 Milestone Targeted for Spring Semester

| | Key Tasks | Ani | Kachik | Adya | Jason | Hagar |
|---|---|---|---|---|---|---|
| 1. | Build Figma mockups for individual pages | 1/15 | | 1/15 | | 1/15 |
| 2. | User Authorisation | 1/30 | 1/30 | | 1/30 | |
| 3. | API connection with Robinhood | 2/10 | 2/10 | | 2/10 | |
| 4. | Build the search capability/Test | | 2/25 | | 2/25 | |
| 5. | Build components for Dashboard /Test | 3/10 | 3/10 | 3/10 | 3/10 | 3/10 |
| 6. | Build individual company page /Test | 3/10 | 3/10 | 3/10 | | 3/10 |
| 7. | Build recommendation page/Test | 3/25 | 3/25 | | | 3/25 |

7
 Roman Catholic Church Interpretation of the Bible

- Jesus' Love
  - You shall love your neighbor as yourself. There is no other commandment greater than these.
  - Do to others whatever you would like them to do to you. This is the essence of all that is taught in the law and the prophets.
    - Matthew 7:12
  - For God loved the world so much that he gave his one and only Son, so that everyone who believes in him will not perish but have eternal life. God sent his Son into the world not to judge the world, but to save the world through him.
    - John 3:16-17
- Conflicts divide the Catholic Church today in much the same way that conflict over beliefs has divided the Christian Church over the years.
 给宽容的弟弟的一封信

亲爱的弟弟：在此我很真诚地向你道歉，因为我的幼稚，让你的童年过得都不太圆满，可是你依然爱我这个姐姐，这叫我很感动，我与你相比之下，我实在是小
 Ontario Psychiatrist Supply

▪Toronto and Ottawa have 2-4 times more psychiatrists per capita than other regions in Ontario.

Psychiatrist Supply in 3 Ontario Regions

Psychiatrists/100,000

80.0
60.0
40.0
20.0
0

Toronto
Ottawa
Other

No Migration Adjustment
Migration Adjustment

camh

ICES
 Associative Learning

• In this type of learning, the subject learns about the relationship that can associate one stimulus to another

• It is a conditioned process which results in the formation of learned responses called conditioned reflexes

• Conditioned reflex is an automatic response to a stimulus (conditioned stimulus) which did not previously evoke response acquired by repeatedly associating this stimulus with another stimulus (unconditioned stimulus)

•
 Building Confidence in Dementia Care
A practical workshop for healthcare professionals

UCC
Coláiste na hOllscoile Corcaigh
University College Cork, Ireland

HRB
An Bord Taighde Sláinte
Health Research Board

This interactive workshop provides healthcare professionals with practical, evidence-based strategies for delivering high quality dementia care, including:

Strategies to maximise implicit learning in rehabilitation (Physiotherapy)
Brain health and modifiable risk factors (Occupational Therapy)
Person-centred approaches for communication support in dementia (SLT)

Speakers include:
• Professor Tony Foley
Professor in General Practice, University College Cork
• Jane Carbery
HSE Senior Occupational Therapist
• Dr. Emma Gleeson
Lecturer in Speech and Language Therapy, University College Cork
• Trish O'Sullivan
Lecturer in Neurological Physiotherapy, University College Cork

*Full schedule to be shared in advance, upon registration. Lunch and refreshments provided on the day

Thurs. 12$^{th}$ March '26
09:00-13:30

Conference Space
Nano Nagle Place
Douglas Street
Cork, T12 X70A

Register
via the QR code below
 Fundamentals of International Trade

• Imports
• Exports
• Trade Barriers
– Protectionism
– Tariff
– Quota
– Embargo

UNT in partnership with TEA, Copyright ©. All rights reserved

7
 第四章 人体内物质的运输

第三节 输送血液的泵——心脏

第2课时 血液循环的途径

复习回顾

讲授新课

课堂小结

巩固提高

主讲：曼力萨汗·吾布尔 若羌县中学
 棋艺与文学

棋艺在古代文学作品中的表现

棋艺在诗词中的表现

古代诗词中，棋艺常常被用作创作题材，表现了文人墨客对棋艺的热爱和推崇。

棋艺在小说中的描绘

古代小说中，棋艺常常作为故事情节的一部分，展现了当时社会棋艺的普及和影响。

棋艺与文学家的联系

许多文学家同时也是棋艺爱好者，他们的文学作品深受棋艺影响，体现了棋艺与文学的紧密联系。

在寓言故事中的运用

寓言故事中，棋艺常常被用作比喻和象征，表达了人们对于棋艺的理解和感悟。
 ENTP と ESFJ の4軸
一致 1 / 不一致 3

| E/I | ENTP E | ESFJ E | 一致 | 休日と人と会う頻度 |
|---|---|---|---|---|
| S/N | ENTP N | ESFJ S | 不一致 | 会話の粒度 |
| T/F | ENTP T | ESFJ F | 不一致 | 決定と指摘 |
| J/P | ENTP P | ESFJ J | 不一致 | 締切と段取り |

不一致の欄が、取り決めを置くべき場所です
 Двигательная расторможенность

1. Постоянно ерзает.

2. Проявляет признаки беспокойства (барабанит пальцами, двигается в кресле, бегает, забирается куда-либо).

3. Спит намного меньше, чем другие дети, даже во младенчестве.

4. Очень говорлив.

* * * *

Given the records above, restate word for word only the lines starting at the one with "- Do to others" and ending at the one with "Ontario Psychiatrist Supply".

■ Response ■
  - Do to others whatever you would like them to do to you. This is the essence of all that is taught in the law and the prophets.
    - Matthew 7:12
  - For God loved the world so much that he gave his one and only Son, so that everyone who believes in him will not perish but have eternal life. God sent his Son into the world not to judge the world, but to save the world through him.
    - John 3:16-17
- Conflicts divide the Catholic Church today in much the same way that conflict over beliefs has divided the Christian Church over the years.
 给宽容的弟弟的一封信

亲爱的弟弟：在此我很真诚地向你道歉，因为我的幼稚，让你的童年过得都不太圆满，可是你依然爱我这个姐姐，这叫我很感动，我与你相比之下，我实在是小
 Ontario Psychiatrist Supply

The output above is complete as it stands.